*Your task*
Copy only this range: the line with "With pixel 201" through the final line of the material, inclusive at both ends.

*Dataset excerpts*
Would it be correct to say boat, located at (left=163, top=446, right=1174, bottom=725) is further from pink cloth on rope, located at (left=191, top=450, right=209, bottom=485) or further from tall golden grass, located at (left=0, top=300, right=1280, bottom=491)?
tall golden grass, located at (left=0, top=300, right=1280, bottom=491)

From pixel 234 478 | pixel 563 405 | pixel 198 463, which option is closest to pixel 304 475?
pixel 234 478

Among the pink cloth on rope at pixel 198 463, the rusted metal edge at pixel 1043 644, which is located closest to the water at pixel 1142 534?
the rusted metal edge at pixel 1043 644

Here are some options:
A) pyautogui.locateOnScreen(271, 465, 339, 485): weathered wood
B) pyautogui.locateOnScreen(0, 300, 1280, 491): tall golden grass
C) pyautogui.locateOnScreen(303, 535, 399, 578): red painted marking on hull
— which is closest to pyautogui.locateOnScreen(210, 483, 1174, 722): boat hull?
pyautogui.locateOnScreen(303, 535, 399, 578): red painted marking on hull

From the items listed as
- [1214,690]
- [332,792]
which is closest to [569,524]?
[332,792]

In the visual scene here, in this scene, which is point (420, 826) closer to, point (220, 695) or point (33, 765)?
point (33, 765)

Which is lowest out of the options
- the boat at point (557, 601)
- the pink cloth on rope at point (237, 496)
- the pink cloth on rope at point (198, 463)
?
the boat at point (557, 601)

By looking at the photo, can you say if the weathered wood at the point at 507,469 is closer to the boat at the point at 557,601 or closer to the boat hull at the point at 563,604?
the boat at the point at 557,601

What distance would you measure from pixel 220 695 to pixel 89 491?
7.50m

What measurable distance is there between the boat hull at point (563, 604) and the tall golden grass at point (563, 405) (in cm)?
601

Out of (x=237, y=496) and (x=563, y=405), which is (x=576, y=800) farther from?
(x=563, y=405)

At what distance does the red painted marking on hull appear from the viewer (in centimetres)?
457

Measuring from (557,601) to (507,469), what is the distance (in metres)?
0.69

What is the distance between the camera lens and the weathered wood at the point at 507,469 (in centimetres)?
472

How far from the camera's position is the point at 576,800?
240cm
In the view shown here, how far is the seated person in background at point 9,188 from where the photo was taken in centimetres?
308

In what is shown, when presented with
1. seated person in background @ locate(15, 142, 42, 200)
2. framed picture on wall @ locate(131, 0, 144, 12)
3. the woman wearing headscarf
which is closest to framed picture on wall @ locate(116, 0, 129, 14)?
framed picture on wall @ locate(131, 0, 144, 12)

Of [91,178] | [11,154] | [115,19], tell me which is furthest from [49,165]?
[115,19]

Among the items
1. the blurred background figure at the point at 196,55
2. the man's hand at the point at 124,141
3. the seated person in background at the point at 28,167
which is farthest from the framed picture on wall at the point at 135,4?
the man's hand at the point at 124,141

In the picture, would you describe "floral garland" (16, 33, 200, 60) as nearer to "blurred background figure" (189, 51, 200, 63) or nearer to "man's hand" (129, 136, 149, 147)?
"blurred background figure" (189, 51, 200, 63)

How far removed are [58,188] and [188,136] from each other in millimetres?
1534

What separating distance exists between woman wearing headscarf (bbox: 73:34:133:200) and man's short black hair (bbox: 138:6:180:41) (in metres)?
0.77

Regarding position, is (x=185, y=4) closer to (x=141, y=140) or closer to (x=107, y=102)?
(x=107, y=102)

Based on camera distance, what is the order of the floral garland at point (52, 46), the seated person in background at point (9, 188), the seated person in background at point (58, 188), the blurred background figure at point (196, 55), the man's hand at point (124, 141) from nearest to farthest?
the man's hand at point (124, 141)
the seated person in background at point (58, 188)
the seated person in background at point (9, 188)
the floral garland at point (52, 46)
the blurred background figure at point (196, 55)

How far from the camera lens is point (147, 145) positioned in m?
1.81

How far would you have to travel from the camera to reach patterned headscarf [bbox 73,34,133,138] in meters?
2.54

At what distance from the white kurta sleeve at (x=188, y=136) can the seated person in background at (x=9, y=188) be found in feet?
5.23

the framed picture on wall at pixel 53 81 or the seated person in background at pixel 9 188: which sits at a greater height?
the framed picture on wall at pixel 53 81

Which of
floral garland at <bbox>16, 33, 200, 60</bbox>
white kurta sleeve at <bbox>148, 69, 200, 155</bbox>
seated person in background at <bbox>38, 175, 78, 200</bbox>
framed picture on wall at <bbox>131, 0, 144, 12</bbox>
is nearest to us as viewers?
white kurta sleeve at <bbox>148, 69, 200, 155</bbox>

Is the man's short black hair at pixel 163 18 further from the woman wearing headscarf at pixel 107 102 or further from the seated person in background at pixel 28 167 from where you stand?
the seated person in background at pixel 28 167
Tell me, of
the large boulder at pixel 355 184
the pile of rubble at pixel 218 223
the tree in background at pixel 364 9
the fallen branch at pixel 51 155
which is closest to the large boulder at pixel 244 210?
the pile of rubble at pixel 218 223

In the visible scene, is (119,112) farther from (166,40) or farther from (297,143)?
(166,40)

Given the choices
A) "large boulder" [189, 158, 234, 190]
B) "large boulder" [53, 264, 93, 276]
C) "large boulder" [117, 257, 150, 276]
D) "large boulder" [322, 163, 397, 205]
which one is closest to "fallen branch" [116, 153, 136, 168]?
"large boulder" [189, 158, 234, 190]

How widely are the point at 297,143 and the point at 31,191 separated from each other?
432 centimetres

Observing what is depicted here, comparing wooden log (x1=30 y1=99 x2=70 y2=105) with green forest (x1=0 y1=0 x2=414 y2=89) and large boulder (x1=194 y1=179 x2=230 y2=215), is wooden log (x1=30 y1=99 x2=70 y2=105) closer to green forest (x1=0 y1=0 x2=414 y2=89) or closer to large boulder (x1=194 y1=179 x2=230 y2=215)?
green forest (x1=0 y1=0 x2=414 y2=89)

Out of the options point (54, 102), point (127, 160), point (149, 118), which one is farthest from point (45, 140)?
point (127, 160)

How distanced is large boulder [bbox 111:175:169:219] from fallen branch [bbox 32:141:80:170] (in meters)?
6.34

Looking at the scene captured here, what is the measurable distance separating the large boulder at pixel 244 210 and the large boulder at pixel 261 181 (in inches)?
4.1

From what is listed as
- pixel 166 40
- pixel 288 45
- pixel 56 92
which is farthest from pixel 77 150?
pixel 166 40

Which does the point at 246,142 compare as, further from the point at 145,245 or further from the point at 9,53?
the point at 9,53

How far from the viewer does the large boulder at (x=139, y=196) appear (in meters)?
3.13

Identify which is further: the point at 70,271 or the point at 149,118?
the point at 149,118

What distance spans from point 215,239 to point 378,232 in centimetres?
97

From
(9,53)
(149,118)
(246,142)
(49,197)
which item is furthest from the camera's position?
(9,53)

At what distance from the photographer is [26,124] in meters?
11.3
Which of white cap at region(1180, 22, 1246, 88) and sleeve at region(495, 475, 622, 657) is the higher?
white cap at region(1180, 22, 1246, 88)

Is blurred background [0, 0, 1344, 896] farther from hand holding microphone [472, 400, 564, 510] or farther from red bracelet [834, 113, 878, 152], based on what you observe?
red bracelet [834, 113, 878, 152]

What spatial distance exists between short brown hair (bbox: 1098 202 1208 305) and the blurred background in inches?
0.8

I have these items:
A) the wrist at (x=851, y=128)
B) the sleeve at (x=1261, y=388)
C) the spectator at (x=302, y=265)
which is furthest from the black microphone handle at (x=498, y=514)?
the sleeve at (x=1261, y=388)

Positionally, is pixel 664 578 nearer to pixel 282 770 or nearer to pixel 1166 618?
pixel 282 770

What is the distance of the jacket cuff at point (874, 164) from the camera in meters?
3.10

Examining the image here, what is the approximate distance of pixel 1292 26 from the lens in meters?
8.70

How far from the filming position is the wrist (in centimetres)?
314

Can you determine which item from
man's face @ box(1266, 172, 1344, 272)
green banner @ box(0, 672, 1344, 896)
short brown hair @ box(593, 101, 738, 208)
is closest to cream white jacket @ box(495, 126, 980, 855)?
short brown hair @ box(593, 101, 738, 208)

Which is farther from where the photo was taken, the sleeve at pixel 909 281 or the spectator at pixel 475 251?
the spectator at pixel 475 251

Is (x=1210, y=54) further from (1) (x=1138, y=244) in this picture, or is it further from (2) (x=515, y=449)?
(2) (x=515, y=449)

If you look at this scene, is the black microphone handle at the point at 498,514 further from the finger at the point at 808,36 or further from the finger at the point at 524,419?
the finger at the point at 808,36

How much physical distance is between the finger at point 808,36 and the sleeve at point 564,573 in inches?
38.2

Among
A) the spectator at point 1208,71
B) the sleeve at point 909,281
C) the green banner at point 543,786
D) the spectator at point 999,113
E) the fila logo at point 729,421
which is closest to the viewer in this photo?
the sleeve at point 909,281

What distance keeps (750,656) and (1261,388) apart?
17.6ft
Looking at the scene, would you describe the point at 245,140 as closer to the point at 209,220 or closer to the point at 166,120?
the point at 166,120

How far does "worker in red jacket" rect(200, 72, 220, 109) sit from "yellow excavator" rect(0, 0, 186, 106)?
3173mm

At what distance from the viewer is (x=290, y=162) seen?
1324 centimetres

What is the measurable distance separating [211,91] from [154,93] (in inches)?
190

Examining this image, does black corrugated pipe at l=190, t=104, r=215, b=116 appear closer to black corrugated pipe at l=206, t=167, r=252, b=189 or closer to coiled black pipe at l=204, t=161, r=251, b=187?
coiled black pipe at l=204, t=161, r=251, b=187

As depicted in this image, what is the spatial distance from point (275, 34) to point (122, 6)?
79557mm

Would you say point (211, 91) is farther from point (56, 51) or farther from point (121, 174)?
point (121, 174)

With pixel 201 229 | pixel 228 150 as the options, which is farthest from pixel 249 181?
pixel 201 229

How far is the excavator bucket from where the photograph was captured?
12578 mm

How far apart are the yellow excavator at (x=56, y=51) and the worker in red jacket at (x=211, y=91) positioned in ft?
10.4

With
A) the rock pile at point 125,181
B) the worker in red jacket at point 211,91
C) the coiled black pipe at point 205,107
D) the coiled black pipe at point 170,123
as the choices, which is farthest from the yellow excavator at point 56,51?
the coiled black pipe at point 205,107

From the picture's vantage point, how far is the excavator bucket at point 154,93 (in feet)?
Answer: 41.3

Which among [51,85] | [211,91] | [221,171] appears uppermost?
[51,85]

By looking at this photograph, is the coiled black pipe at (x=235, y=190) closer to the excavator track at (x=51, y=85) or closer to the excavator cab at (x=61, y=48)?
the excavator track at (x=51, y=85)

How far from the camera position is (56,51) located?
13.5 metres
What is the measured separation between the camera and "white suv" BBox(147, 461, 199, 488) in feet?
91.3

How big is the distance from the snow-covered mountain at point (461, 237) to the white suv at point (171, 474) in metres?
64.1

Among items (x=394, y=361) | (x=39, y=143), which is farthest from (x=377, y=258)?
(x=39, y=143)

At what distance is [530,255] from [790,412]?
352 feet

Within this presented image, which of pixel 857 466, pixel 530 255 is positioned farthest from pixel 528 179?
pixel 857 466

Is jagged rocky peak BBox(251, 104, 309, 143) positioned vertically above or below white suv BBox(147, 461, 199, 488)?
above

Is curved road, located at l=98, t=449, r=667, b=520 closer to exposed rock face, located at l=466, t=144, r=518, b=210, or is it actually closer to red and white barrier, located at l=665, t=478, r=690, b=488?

*Full output*
With pixel 201 229 | pixel 228 150 as the options, which is farthest from pixel 249 181?
pixel 201 229

How far is the excavator bucket from where the photograph was captured?
12578 mm

How far apart are the yellow excavator at (x=56, y=51) and the worker in red jacket at (x=211, y=91) positioned in ft?
10.4

With
A) the rock pile at point 125,181
B) the worker in red jacket at point 211,91
C) the coiled black pipe at point 205,107
D) the coiled black pipe at point 170,123
as the choices, which is farthest from the yellow excavator at point 56,51?
the coiled black pipe at point 205,107

From the picture's vantage point, how far is the excavator bucket at point 154,93 (in feet)?
Answer: 41.3

Which among [51,85] | [211,91] | [221,171] appears uppermost?
[51,85]

By looking at this photograph, is the coiled black pipe at (x=235, y=190) closer to the excavator track at (x=51, y=85) or closer to the excavator cab at (x=61, y=48)?
the excavator track at (x=51, y=85)

How far from the camera position is (56,51) located?
13.5 metres
What is the measured separation between the camera and "white suv" BBox(147, 461, 199, 488) in feet?
91.3

How big is the distance from the snow-covered mountain at point (461, 237) to the white suv at point (171, 474) in metres?
64.1

Among items (x=394, y=361) | (x=39, y=143), which is farthest from (x=377, y=258)?
(x=39, y=143)

At what distance is [530,255] from [790,412]?
352 feet

Within this presented image, which of pixel 857 466, pixel 530 255 is positioned farthest from pixel 528 179?
pixel 857 466

Is jagged rocky peak BBox(251, 104, 309, 143) positioned vertically above or below white suv BBox(147, 461, 199, 488)?
above

Is curved road, located at l=98, t=449, r=667, b=520 closer to exposed rock face, located at l=466, t=144, r=518, b=210, or is it actually closer to red and white barrier, located at l=665, t=478, r=690, b=488?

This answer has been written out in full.